While times have changed, I will do my best possible job to remember how happy those times made me and give them to J. He deserves it. It's hard, now as a parent, to not warn your child about what might happen...or help them find the easier way. But the exploration, the hits and the misses, are so critical.
If you have a chance, please read it. I think it was so important.
"Even though women work vastly more hours now than they did in the 1970s, mothers—and fathers—of all income levels spend much more time with their children than they used to..."
"It’s hard to absorb how much childhood norms have shifted in just one generation. Actions that would have been considered paranoid in the ’70s—walking third-graders to school, forbidding your kid to play ball in the street, going down the slide with your child in your lap—are now routine. "

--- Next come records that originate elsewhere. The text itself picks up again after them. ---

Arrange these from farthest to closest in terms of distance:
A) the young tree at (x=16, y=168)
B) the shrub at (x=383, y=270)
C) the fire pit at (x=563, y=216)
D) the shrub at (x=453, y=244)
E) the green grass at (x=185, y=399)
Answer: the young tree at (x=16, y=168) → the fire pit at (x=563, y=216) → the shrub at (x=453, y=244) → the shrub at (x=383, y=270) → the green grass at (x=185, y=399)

It is no longer easy to find a playground that has an element of surprise, no matter how far you travel. Kids can find the same slides at the same heights and angles as the ones in their own neighborhood, with many of the same accessories. Now the playground can hold only a toddler’s attention, and not for very long.
“look out for tripping hazards, like exposed concrete footings, tree stumps, and rocks.” But adults have come to the mistaken view “that children must somehow be sheltered from all risks of injury,” Frost writes. “In the real world, life is filled with risks—financial, physical, emotional, social—and reasonable risks are essential for children’s healthy development.”
Children, she concluded, have a sensory need to taste danger and excitement; this doesn’t mean that what they do has to actually be dangerous, only that they feel they are taking a great risk. That scares them, but then they overcome the fear.
Hart can’t help but wonder what disappeared with “the erosion of child culture,” in which children were “inventing their own activities and building up a kind of community of their own that they knew much more about than their parents.”
"There is a big difference between avoiding major hazards and making every decision with the primary goal of optimizing child safety (or enrichment, or happiness). We can no more create the perfect environment for our children than we can create perfect children. To believe otherwise is a delusion, and a harmful one; remind yourself of that every time the panic rises."